Rosen was so dedicated to the idea of a new marketing program for EPS that he ``loaned'' an executive of his company, Steve Kaplan, to serve as acting executive director of the new association, Wangman said. Kaplan has opened a MEPSMA office in Gurnee, Ill., north of Chicago.
Wangman said he did not know the dollar amount each of the 32 companies had been assessed to become part of the marketing group, but believed it would be established on a sliding scale according to the level of a member company's gross sales. He also said his management fee was ``in negotiation,'' but noted, ``Their decision will be based on the knowledge that they want top-flight association management experience.''
A member of the new association, Richard H. Nickloy, vice president and general manager of Contour Products in Kansas City, Mo., noted MEPSMA's emphasis is promoting EPS as a material.
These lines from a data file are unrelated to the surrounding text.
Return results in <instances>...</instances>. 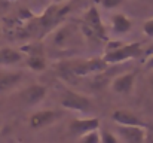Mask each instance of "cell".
<instances>
[{"label":"cell","instance_id":"cell-20","mask_svg":"<svg viewBox=\"0 0 153 143\" xmlns=\"http://www.w3.org/2000/svg\"><path fill=\"white\" fill-rule=\"evenodd\" d=\"M152 54H153V43H150L149 46H147L146 49H144L143 55H144V58H146V57H149V55H152Z\"/></svg>","mask_w":153,"mask_h":143},{"label":"cell","instance_id":"cell-3","mask_svg":"<svg viewBox=\"0 0 153 143\" xmlns=\"http://www.w3.org/2000/svg\"><path fill=\"white\" fill-rule=\"evenodd\" d=\"M141 55H143V51H141L140 42H131V43L122 42V45H119L116 49L104 52L102 60L110 66V64H120V63H125L128 60L138 58Z\"/></svg>","mask_w":153,"mask_h":143},{"label":"cell","instance_id":"cell-17","mask_svg":"<svg viewBox=\"0 0 153 143\" xmlns=\"http://www.w3.org/2000/svg\"><path fill=\"white\" fill-rule=\"evenodd\" d=\"M104 9H116L119 6H122L126 0H98Z\"/></svg>","mask_w":153,"mask_h":143},{"label":"cell","instance_id":"cell-14","mask_svg":"<svg viewBox=\"0 0 153 143\" xmlns=\"http://www.w3.org/2000/svg\"><path fill=\"white\" fill-rule=\"evenodd\" d=\"M25 64L33 72H43L46 69V60L42 54H31L25 58Z\"/></svg>","mask_w":153,"mask_h":143},{"label":"cell","instance_id":"cell-24","mask_svg":"<svg viewBox=\"0 0 153 143\" xmlns=\"http://www.w3.org/2000/svg\"><path fill=\"white\" fill-rule=\"evenodd\" d=\"M0 125H1V119H0Z\"/></svg>","mask_w":153,"mask_h":143},{"label":"cell","instance_id":"cell-7","mask_svg":"<svg viewBox=\"0 0 153 143\" xmlns=\"http://www.w3.org/2000/svg\"><path fill=\"white\" fill-rule=\"evenodd\" d=\"M135 78H137V72L131 70V72H126L117 78L113 79L111 82V91L116 93L119 95H128L131 94L134 85H135Z\"/></svg>","mask_w":153,"mask_h":143},{"label":"cell","instance_id":"cell-12","mask_svg":"<svg viewBox=\"0 0 153 143\" xmlns=\"http://www.w3.org/2000/svg\"><path fill=\"white\" fill-rule=\"evenodd\" d=\"M110 27H111V31L114 34H125V33L131 31L132 21L123 13H114V15H111Z\"/></svg>","mask_w":153,"mask_h":143},{"label":"cell","instance_id":"cell-18","mask_svg":"<svg viewBox=\"0 0 153 143\" xmlns=\"http://www.w3.org/2000/svg\"><path fill=\"white\" fill-rule=\"evenodd\" d=\"M143 33L144 36L153 39V18H149L143 22Z\"/></svg>","mask_w":153,"mask_h":143},{"label":"cell","instance_id":"cell-10","mask_svg":"<svg viewBox=\"0 0 153 143\" xmlns=\"http://www.w3.org/2000/svg\"><path fill=\"white\" fill-rule=\"evenodd\" d=\"M111 119L116 125H125V127H146V122L140 119L135 113L123 109H117L111 113Z\"/></svg>","mask_w":153,"mask_h":143},{"label":"cell","instance_id":"cell-2","mask_svg":"<svg viewBox=\"0 0 153 143\" xmlns=\"http://www.w3.org/2000/svg\"><path fill=\"white\" fill-rule=\"evenodd\" d=\"M80 28H82V33L85 34V37L88 40H91L92 43L107 40L105 25L102 22V18L98 12V9H97V6H89L86 9Z\"/></svg>","mask_w":153,"mask_h":143},{"label":"cell","instance_id":"cell-19","mask_svg":"<svg viewBox=\"0 0 153 143\" xmlns=\"http://www.w3.org/2000/svg\"><path fill=\"white\" fill-rule=\"evenodd\" d=\"M144 66L147 70H153V54L144 58Z\"/></svg>","mask_w":153,"mask_h":143},{"label":"cell","instance_id":"cell-9","mask_svg":"<svg viewBox=\"0 0 153 143\" xmlns=\"http://www.w3.org/2000/svg\"><path fill=\"white\" fill-rule=\"evenodd\" d=\"M117 134L125 143H146V127H116Z\"/></svg>","mask_w":153,"mask_h":143},{"label":"cell","instance_id":"cell-15","mask_svg":"<svg viewBox=\"0 0 153 143\" xmlns=\"http://www.w3.org/2000/svg\"><path fill=\"white\" fill-rule=\"evenodd\" d=\"M80 143H100V131L95 130L80 136Z\"/></svg>","mask_w":153,"mask_h":143},{"label":"cell","instance_id":"cell-6","mask_svg":"<svg viewBox=\"0 0 153 143\" xmlns=\"http://www.w3.org/2000/svg\"><path fill=\"white\" fill-rule=\"evenodd\" d=\"M68 130L74 136H83L89 131L100 130V119L98 118H74L68 124Z\"/></svg>","mask_w":153,"mask_h":143},{"label":"cell","instance_id":"cell-11","mask_svg":"<svg viewBox=\"0 0 153 143\" xmlns=\"http://www.w3.org/2000/svg\"><path fill=\"white\" fill-rule=\"evenodd\" d=\"M24 60L22 51H18L15 48L3 46L0 48V66L7 67V66H15Z\"/></svg>","mask_w":153,"mask_h":143},{"label":"cell","instance_id":"cell-1","mask_svg":"<svg viewBox=\"0 0 153 143\" xmlns=\"http://www.w3.org/2000/svg\"><path fill=\"white\" fill-rule=\"evenodd\" d=\"M107 63L101 58H88V60H74L62 64L61 70L64 75H68L70 78H85L89 75H98L107 69Z\"/></svg>","mask_w":153,"mask_h":143},{"label":"cell","instance_id":"cell-4","mask_svg":"<svg viewBox=\"0 0 153 143\" xmlns=\"http://www.w3.org/2000/svg\"><path fill=\"white\" fill-rule=\"evenodd\" d=\"M61 106L64 109H68V110H74V112H80V113H86L91 110L92 107V101L83 94H79L76 91H71V90H67L64 91L61 95V100H59Z\"/></svg>","mask_w":153,"mask_h":143},{"label":"cell","instance_id":"cell-8","mask_svg":"<svg viewBox=\"0 0 153 143\" xmlns=\"http://www.w3.org/2000/svg\"><path fill=\"white\" fill-rule=\"evenodd\" d=\"M46 93H48L46 87L39 85V84H33V85L27 87L25 90H22L19 97H21V100H22L24 104H27V106H36L40 101L45 100Z\"/></svg>","mask_w":153,"mask_h":143},{"label":"cell","instance_id":"cell-5","mask_svg":"<svg viewBox=\"0 0 153 143\" xmlns=\"http://www.w3.org/2000/svg\"><path fill=\"white\" fill-rule=\"evenodd\" d=\"M59 118H61V112L46 109V110H39V112L33 113L30 116L28 124L33 130H40V128H45V127H49L52 124H55Z\"/></svg>","mask_w":153,"mask_h":143},{"label":"cell","instance_id":"cell-22","mask_svg":"<svg viewBox=\"0 0 153 143\" xmlns=\"http://www.w3.org/2000/svg\"><path fill=\"white\" fill-rule=\"evenodd\" d=\"M150 85H152V90H153V75H152V78H150Z\"/></svg>","mask_w":153,"mask_h":143},{"label":"cell","instance_id":"cell-16","mask_svg":"<svg viewBox=\"0 0 153 143\" xmlns=\"http://www.w3.org/2000/svg\"><path fill=\"white\" fill-rule=\"evenodd\" d=\"M100 143H119L117 142V137L110 133L108 130H104V131H100Z\"/></svg>","mask_w":153,"mask_h":143},{"label":"cell","instance_id":"cell-13","mask_svg":"<svg viewBox=\"0 0 153 143\" xmlns=\"http://www.w3.org/2000/svg\"><path fill=\"white\" fill-rule=\"evenodd\" d=\"M21 79H22V73H19V72L0 73V93L10 91L21 82Z\"/></svg>","mask_w":153,"mask_h":143},{"label":"cell","instance_id":"cell-23","mask_svg":"<svg viewBox=\"0 0 153 143\" xmlns=\"http://www.w3.org/2000/svg\"><path fill=\"white\" fill-rule=\"evenodd\" d=\"M0 37H1V28H0Z\"/></svg>","mask_w":153,"mask_h":143},{"label":"cell","instance_id":"cell-21","mask_svg":"<svg viewBox=\"0 0 153 143\" xmlns=\"http://www.w3.org/2000/svg\"><path fill=\"white\" fill-rule=\"evenodd\" d=\"M53 3H64V1H67V0H52Z\"/></svg>","mask_w":153,"mask_h":143}]
</instances>
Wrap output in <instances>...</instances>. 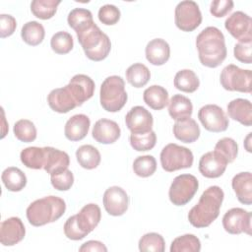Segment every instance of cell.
<instances>
[{
	"instance_id": "obj_46",
	"label": "cell",
	"mask_w": 252,
	"mask_h": 252,
	"mask_svg": "<svg viewBox=\"0 0 252 252\" xmlns=\"http://www.w3.org/2000/svg\"><path fill=\"white\" fill-rule=\"evenodd\" d=\"M64 233L67 238L71 240H81L84 237H86L88 234L83 231L78 222H77V218L76 215L71 216L67 219V220L64 223Z\"/></svg>"
},
{
	"instance_id": "obj_36",
	"label": "cell",
	"mask_w": 252,
	"mask_h": 252,
	"mask_svg": "<svg viewBox=\"0 0 252 252\" xmlns=\"http://www.w3.org/2000/svg\"><path fill=\"white\" fill-rule=\"evenodd\" d=\"M170 252H199L201 250L200 239L194 234H184L173 239Z\"/></svg>"
},
{
	"instance_id": "obj_27",
	"label": "cell",
	"mask_w": 252,
	"mask_h": 252,
	"mask_svg": "<svg viewBox=\"0 0 252 252\" xmlns=\"http://www.w3.org/2000/svg\"><path fill=\"white\" fill-rule=\"evenodd\" d=\"M193 105L191 100L182 94H173L168 101V113L174 120H182L191 117Z\"/></svg>"
},
{
	"instance_id": "obj_7",
	"label": "cell",
	"mask_w": 252,
	"mask_h": 252,
	"mask_svg": "<svg viewBox=\"0 0 252 252\" xmlns=\"http://www.w3.org/2000/svg\"><path fill=\"white\" fill-rule=\"evenodd\" d=\"M221 87L229 92L250 94L252 92V72L241 69L234 64L225 66L220 77Z\"/></svg>"
},
{
	"instance_id": "obj_8",
	"label": "cell",
	"mask_w": 252,
	"mask_h": 252,
	"mask_svg": "<svg viewBox=\"0 0 252 252\" xmlns=\"http://www.w3.org/2000/svg\"><path fill=\"white\" fill-rule=\"evenodd\" d=\"M199 188L198 179L192 174L176 176L168 190L170 202L175 206H184L189 203Z\"/></svg>"
},
{
	"instance_id": "obj_34",
	"label": "cell",
	"mask_w": 252,
	"mask_h": 252,
	"mask_svg": "<svg viewBox=\"0 0 252 252\" xmlns=\"http://www.w3.org/2000/svg\"><path fill=\"white\" fill-rule=\"evenodd\" d=\"M126 80L134 88H142L148 84L151 79L149 68L143 63H134L126 70Z\"/></svg>"
},
{
	"instance_id": "obj_32",
	"label": "cell",
	"mask_w": 252,
	"mask_h": 252,
	"mask_svg": "<svg viewBox=\"0 0 252 252\" xmlns=\"http://www.w3.org/2000/svg\"><path fill=\"white\" fill-rule=\"evenodd\" d=\"M174 87L184 93H194L200 86V81L194 71L183 69L175 74Z\"/></svg>"
},
{
	"instance_id": "obj_28",
	"label": "cell",
	"mask_w": 252,
	"mask_h": 252,
	"mask_svg": "<svg viewBox=\"0 0 252 252\" xmlns=\"http://www.w3.org/2000/svg\"><path fill=\"white\" fill-rule=\"evenodd\" d=\"M143 99L151 108L161 110L168 104V93L163 87L153 85L144 91Z\"/></svg>"
},
{
	"instance_id": "obj_39",
	"label": "cell",
	"mask_w": 252,
	"mask_h": 252,
	"mask_svg": "<svg viewBox=\"0 0 252 252\" xmlns=\"http://www.w3.org/2000/svg\"><path fill=\"white\" fill-rule=\"evenodd\" d=\"M140 251L163 252L165 249V242L163 237L157 232H149L144 234L138 243Z\"/></svg>"
},
{
	"instance_id": "obj_35",
	"label": "cell",
	"mask_w": 252,
	"mask_h": 252,
	"mask_svg": "<svg viewBox=\"0 0 252 252\" xmlns=\"http://www.w3.org/2000/svg\"><path fill=\"white\" fill-rule=\"evenodd\" d=\"M60 0H33L31 3V11L34 17L41 20L51 19L57 11Z\"/></svg>"
},
{
	"instance_id": "obj_11",
	"label": "cell",
	"mask_w": 252,
	"mask_h": 252,
	"mask_svg": "<svg viewBox=\"0 0 252 252\" xmlns=\"http://www.w3.org/2000/svg\"><path fill=\"white\" fill-rule=\"evenodd\" d=\"M251 218L250 212L242 208H232L222 217V226L230 234L246 233L251 235Z\"/></svg>"
},
{
	"instance_id": "obj_5",
	"label": "cell",
	"mask_w": 252,
	"mask_h": 252,
	"mask_svg": "<svg viewBox=\"0 0 252 252\" xmlns=\"http://www.w3.org/2000/svg\"><path fill=\"white\" fill-rule=\"evenodd\" d=\"M127 98L125 82L120 76H109L102 82L99 91V101L104 110L108 112L121 110Z\"/></svg>"
},
{
	"instance_id": "obj_16",
	"label": "cell",
	"mask_w": 252,
	"mask_h": 252,
	"mask_svg": "<svg viewBox=\"0 0 252 252\" xmlns=\"http://www.w3.org/2000/svg\"><path fill=\"white\" fill-rule=\"evenodd\" d=\"M76 100L78 106L90 99L94 93V82L85 74H77L72 77L68 85H66Z\"/></svg>"
},
{
	"instance_id": "obj_48",
	"label": "cell",
	"mask_w": 252,
	"mask_h": 252,
	"mask_svg": "<svg viewBox=\"0 0 252 252\" xmlns=\"http://www.w3.org/2000/svg\"><path fill=\"white\" fill-rule=\"evenodd\" d=\"M233 5L232 0H214L210 6V12L216 18H222L232 10Z\"/></svg>"
},
{
	"instance_id": "obj_44",
	"label": "cell",
	"mask_w": 252,
	"mask_h": 252,
	"mask_svg": "<svg viewBox=\"0 0 252 252\" xmlns=\"http://www.w3.org/2000/svg\"><path fill=\"white\" fill-rule=\"evenodd\" d=\"M50 182L56 190L67 191L72 187L74 183V175L71 170L66 168L60 172L51 174Z\"/></svg>"
},
{
	"instance_id": "obj_17",
	"label": "cell",
	"mask_w": 252,
	"mask_h": 252,
	"mask_svg": "<svg viewBox=\"0 0 252 252\" xmlns=\"http://www.w3.org/2000/svg\"><path fill=\"white\" fill-rule=\"evenodd\" d=\"M26 228L22 220L11 217L1 222L0 241L4 246H13L24 239Z\"/></svg>"
},
{
	"instance_id": "obj_47",
	"label": "cell",
	"mask_w": 252,
	"mask_h": 252,
	"mask_svg": "<svg viewBox=\"0 0 252 252\" xmlns=\"http://www.w3.org/2000/svg\"><path fill=\"white\" fill-rule=\"evenodd\" d=\"M252 40H241L238 41L233 48L234 57L245 64H250L252 61Z\"/></svg>"
},
{
	"instance_id": "obj_26",
	"label": "cell",
	"mask_w": 252,
	"mask_h": 252,
	"mask_svg": "<svg viewBox=\"0 0 252 252\" xmlns=\"http://www.w3.org/2000/svg\"><path fill=\"white\" fill-rule=\"evenodd\" d=\"M46 148V159L43 169L50 175L60 172L68 168L70 164V158L66 152L60 151L52 147Z\"/></svg>"
},
{
	"instance_id": "obj_3",
	"label": "cell",
	"mask_w": 252,
	"mask_h": 252,
	"mask_svg": "<svg viewBox=\"0 0 252 252\" xmlns=\"http://www.w3.org/2000/svg\"><path fill=\"white\" fill-rule=\"evenodd\" d=\"M66 211L65 201L57 196L37 199L27 208V219L33 226H42L59 220Z\"/></svg>"
},
{
	"instance_id": "obj_40",
	"label": "cell",
	"mask_w": 252,
	"mask_h": 252,
	"mask_svg": "<svg viewBox=\"0 0 252 252\" xmlns=\"http://www.w3.org/2000/svg\"><path fill=\"white\" fill-rule=\"evenodd\" d=\"M133 170L137 176L149 177L157 170V161L153 156H140L133 162Z\"/></svg>"
},
{
	"instance_id": "obj_25",
	"label": "cell",
	"mask_w": 252,
	"mask_h": 252,
	"mask_svg": "<svg viewBox=\"0 0 252 252\" xmlns=\"http://www.w3.org/2000/svg\"><path fill=\"white\" fill-rule=\"evenodd\" d=\"M172 130L174 137L183 143H193L198 140L201 134L199 125L191 117L177 120Z\"/></svg>"
},
{
	"instance_id": "obj_33",
	"label": "cell",
	"mask_w": 252,
	"mask_h": 252,
	"mask_svg": "<svg viewBox=\"0 0 252 252\" xmlns=\"http://www.w3.org/2000/svg\"><path fill=\"white\" fill-rule=\"evenodd\" d=\"M45 35V31L43 26L36 22V21H31L26 23L21 31V36L22 39L29 45L36 46L40 44Z\"/></svg>"
},
{
	"instance_id": "obj_19",
	"label": "cell",
	"mask_w": 252,
	"mask_h": 252,
	"mask_svg": "<svg viewBox=\"0 0 252 252\" xmlns=\"http://www.w3.org/2000/svg\"><path fill=\"white\" fill-rule=\"evenodd\" d=\"M49 107L58 113H67L78 106L67 86L52 90L47 95Z\"/></svg>"
},
{
	"instance_id": "obj_20",
	"label": "cell",
	"mask_w": 252,
	"mask_h": 252,
	"mask_svg": "<svg viewBox=\"0 0 252 252\" xmlns=\"http://www.w3.org/2000/svg\"><path fill=\"white\" fill-rule=\"evenodd\" d=\"M91 120L85 114L73 115L65 124L64 134L65 137L72 142L83 140L90 129Z\"/></svg>"
},
{
	"instance_id": "obj_31",
	"label": "cell",
	"mask_w": 252,
	"mask_h": 252,
	"mask_svg": "<svg viewBox=\"0 0 252 252\" xmlns=\"http://www.w3.org/2000/svg\"><path fill=\"white\" fill-rule=\"evenodd\" d=\"M76 158L85 169H94L100 163V153L92 145H83L76 151Z\"/></svg>"
},
{
	"instance_id": "obj_38",
	"label": "cell",
	"mask_w": 252,
	"mask_h": 252,
	"mask_svg": "<svg viewBox=\"0 0 252 252\" xmlns=\"http://www.w3.org/2000/svg\"><path fill=\"white\" fill-rule=\"evenodd\" d=\"M13 132L15 137L24 143H31L36 139V128L29 119H20L14 124Z\"/></svg>"
},
{
	"instance_id": "obj_4",
	"label": "cell",
	"mask_w": 252,
	"mask_h": 252,
	"mask_svg": "<svg viewBox=\"0 0 252 252\" xmlns=\"http://www.w3.org/2000/svg\"><path fill=\"white\" fill-rule=\"evenodd\" d=\"M76 34L85 55L90 60L101 61L108 56L111 50L110 39L94 22L76 32Z\"/></svg>"
},
{
	"instance_id": "obj_24",
	"label": "cell",
	"mask_w": 252,
	"mask_h": 252,
	"mask_svg": "<svg viewBox=\"0 0 252 252\" xmlns=\"http://www.w3.org/2000/svg\"><path fill=\"white\" fill-rule=\"evenodd\" d=\"M228 116L244 126L252 124V105L250 100L245 98L232 99L227 104Z\"/></svg>"
},
{
	"instance_id": "obj_42",
	"label": "cell",
	"mask_w": 252,
	"mask_h": 252,
	"mask_svg": "<svg viewBox=\"0 0 252 252\" xmlns=\"http://www.w3.org/2000/svg\"><path fill=\"white\" fill-rule=\"evenodd\" d=\"M157 143V135L152 130L144 134H134L130 135V145L137 152H146L152 150Z\"/></svg>"
},
{
	"instance_id": "obj_2",
	"label": "cell",
	"mask_w": 252,
	"mask_h": 252,
	"mask_svg": "<svg viewBox=\"0 0 252 252\" xmlns=\"http://www.w3.org/2000/svg\"><path fill=\"white\" fill-rule=\"evenodd\" d=\"M223 198L224 193L220 186L208 187L200 196L199 202L189 211V222L197 228L209 226L219 217Z\"/></svg>"
},
{
	"instance_id": "obj_29",
	"label": "cell",
	"mask_w": 252,
	"mask_h": 252,
	"mask_svg": "<svg viewBox=\"0 0 252 252\" xmlns=\"http://www.w3.org/2000/svg\"><path fill=\"white\" fill-rule=\"evenodd\" d=\"M20 158L22 163L28 168L41 169L46 159V148L28 147L21 152Z\"/></svg>"
},
{
	"instance_id": "obj_10",
	"label": "cell",
	"mask_w": 252,
	"mask_h": 252,
	"mask_svg": "<svg viewBox=\"0 0 252 252\" xmlns=\"http://www.w3.org/2000/svg\"><path fill=\"white\" fill-rule=\"evenodd\" d=\"M198 118L206 130L214 133L225 131L229 124L224 111L217 104L202 106L198 111Z\"/></svg>"
},
{
	"instance_id": "obj_12",
	"label": "cell",
	"mask_w": 252,
	"mask_h": 252,
	"mask_svg": "<svg viewBox=\"0 0 252 252\" xmlns=\"http://www.w3.org/2000/svg\"><path fill=\"white\" fill-rule=\"evenodd\" d=\"M224 28L238 41L252 40V20L242 11H236L228 16Z\"/></svg>"
},
{
	"instance_id": "obj_13",
	"label": "cell",
	"mask_w": 252,
	"mask_h": 252,
	"mask_svg": "<svg viewBox=\"0 0 252 252\" xmlns=\"http://www.w3.org/2000/svg\"><path fill=\"white\" fill-rule=\"evenodd\" d=\"M103 206L110 216H122L128 210V194L119 186H111L107 188L103 194Z\"/></svg>"
},
{
	"instance_id": "obj_49",
	"label": "cell",
	"mask_w": 252,
	"mask_h": 252,
	"mask_svg": "<svg viewBox=\"0 0 252 252\" xmlns=\"http://www.w3.org/2000/svg\"><path fill=\"white\" fill-rule=\"evenodd\" d=\"M17 28L16 19L7 14L0 15V35L2 38L12 35Z\"/></svg>"
},
{
	"instance_id": "obj_15",
	"label": "cell",
	"mask_w": 252,
	"mask_h": 252,
	"mask_svg": "<svg viewBox=\"0 0 252 252\" xmlns=\"http://www.w3.org/2000/svg\"><path fill=\"white\" fill-rule=\"evenodd\" d=\"M227 163V160L218 152H208L200 158L199 171L207 178H218L224 173Z\"/></svg>"
},
{
	"instance_id": "obj_21",
	"label": "cell",
	"mask_w": 252,
	"mask_h": 252,
	"mask_svg": "<svg viewBox=\"0 0 252 252\" xmlns=\"http://www.w3.org/2000/svg\"><path fill=\"white\" fill-rule=\"evenodd\" d=\"M145 53L147 60L151 64L160 66L168 61L170 56V47L164 39L154 38L148 42Z\"/></svg>"
},
{
	"instance_id": "obj_45",
	"label": "cell",
	"mask_w": 252,
	"mask_h": 252,
	"mask_svg": "<svg viewBox=\"0 0 252 252\" xmlns=\"http://www.w3.org/2000/svg\"><path fill=\"white\" fill-rule=\"evenodd\" d=\"M98 20L106 26H112L118 23L120 20V10L111 4L103 5L98 10Z\"/></svg>"
},
{
	"instance_id": "obj_1",
	"label": "cell",
	"mask_w": 252,
	"mask_h": 252,
	"mask_svg": "<svg viewBox=\"0 0 252 252\" xmlns=\"http://www.w3.org/2000/svg\"><path fill=\"white\" fill-rule=\"evenodd\" d=\"M196 47L199 60L206 67L216 68L226 58L224 35L216 27H207L197 35Z\"/></svg>"
},
{
	"instance_id": "obj_14",
	"label": "cell",
	"mask_w": 252,
	"mask_h": 252,
	"mask_svg": "<svg viewBox=\"0 0 252 252\" xmlns=\"http://www.w3.org/2000/svg\"><path fill=\"white\" fill-rule=\"evenodd\" d=\"M127 128L134 134H144L152 131L154 118L152 113L145 107L136 105L125 116Z\"/></svg>"
},
{
	"instance_id": "obj_23",
	"label": "cell",
	"mask_w": 252,
	"mask_h": 252,
	"mask_svg": "<svg viewBox=\"0 0 252 252\" xmlns=\"http://www.w3.org/2000/svg\"><path fill=\"white\" fill-rule=\"evenodd\" d=\"M232 189L241 204H252V175L251 172H239L231 180Z\"/></svg>"
},
{
	"instance_id": "obj_41",
	"label": "cell",
	"mask_w": 252,
	"mask_h": 252,
	"mask_svg": "<svg viewBox=\"0 0 252 252\" xmlns=\"http://www.w3.org/2000/svg\"><path fill=\"white\" fill-rule=\"evenodd\" d=\"M51 49L57 54H67L74 46V40L72 35L64 31L57 32L50 39Z\"/></svg>"
},
{
	"instance_id": "obj_6",
	"label": "cell",
	"mask_w": 252,
	"mask_h": 252,
	"mask_svg": "<svg viewBox=\"0 0 252 252\" xmlns=\"http://www.w3.org/2000/svg\"><path fill=\"white\" fill-rule=\"evenodd\" d=\"M161 167L167 172L189 168L194 161L193 153L186 147L174 143L167 144L160 152Z\"/></svg>"
},
{
	"instance_id": "obj_30",
	"label": "cell",
	"mask_w": 252,
	"mask_h": 252,
	"mask_svg": "<svg viewBox=\"0 0 252 252\" xmlns=\"http://www.w3.org/2000/svg\"><path fill=\"white\" fill-rule=\"evenodd\" d=\"M4 186L11 192H19L27 185L26 174L18 167L10 166L4 169L1 175Z\"/></svg>"
},
{
	"instance_id": "obj_37",
	"label": "cell",
	"mask_w": 252,
	"mask_h": 252,
	"mask_svg": "<svg viewBox=\"0 0 252 252\" xmlns=\"http://www.w3.org/2000/svg\"><path fill=\"white\" fill-rule=\"evenodd\" d=\"M67 22L70 28L78 32L94 23L93 14L88 9L75 8L68 14Z\"/></svg>"
},
{
	"instance_id": "obj_22",
	"label": "cell",
	"mask_w": 252,
	"mask_h": 252,
	"mask_svg": "<svg viewBox=\"0 0 252 252\" xmlns=\"http://www.w3.org/2000/svg\"><path fill=\"white\" fill-rule=\"evenodd\" d=\"M80 228L87 234L92 232L99 223L101 219L100 208L94 203L85 205L76 215Z\"/></svg>"
},
{
	"instance_id": "obj_18",
	"label": "cell",
	"mask_w": 252,
	"mask_h": 252,
	"mask_svg": "<svg viewBox=\"0 0 252 252\" xmlns=\"http://www.w3.org/2000/svg\"><path fill=\"white\" fill-rule=\"evenodd\" d=\"M121 135L119 125L110 119L101 118L97 120L93 128V138L100 144L108 145L116 142Z\"/></svg>"
},
{
	"instance_id": "obj_9",
	"label": "cell",
	"mask_w": 252,
	"mask_h": 252,
	"mask_svg": "<svg viewBox=\"0 0 252 252\" xmlns=\"http://www.w3.org/2000/svg\"><path fill=\"white\" fill-rule=\"evenodd\" d=\"M174 21L176 27L183 32H193L202 23V13L195 1H181L175 7Z\"/></svg>"
},
{
	"instance_id": "obj_50",
	"label": "cell",
	"mask_w": 252,
	"mask_h": 252,
	"mask_svg": "<svg viewBox=\"0 0 252 252\" xmlns=\"http://www.w3.org/2000/svg\"><path fill=\"white\" fill-rule=\"evenodd\" d=\"M79 251L80 252H87V251L106 252L107 248L102 242L98 240H89L82 244V246L79 248Z\"/></svg>"
},
{
	"instance_id": "obj_43",
	"label": "cell",
	"mask_w": 252,
	"mask_h": 252,
	"mask_svg": "<svg viewBox=\"0 0 252 252\" xmlns=\"http://www.w3.org/2000/svg\"><path fill=\"white\" fill-rule=\"evenodd\" d=\"M214 151L220 154L227 160V162L230 163L234 161V159L237 157L238 146L233 139L224 137L217 142Z\"/></svg>"
}]
</instances>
``A lot of [marketing] efforts in the past have been related to one product, not one material,'' he said.
EPS is made using many of the same processes, but ``we've been targeted as inferior products by non-EPS producers.''
Two other industry groups last week supported MEPSMA. AFM Corp. probably will become an affiliate member, said Mike Tobin, executive vice president. AFM of Excelsior, Minn., is owned by 19 EPS foam manufacturers that do collective research and development and marketing.
PIMA, based in Washington, welcomed the group.
``If this means that there's going to be increased activity in promoting energy efficiency and increasing building code standards ... we wholeheartedly welcome them to the marketplace and look forward to working with them,'' said PIMA President Jared Blum.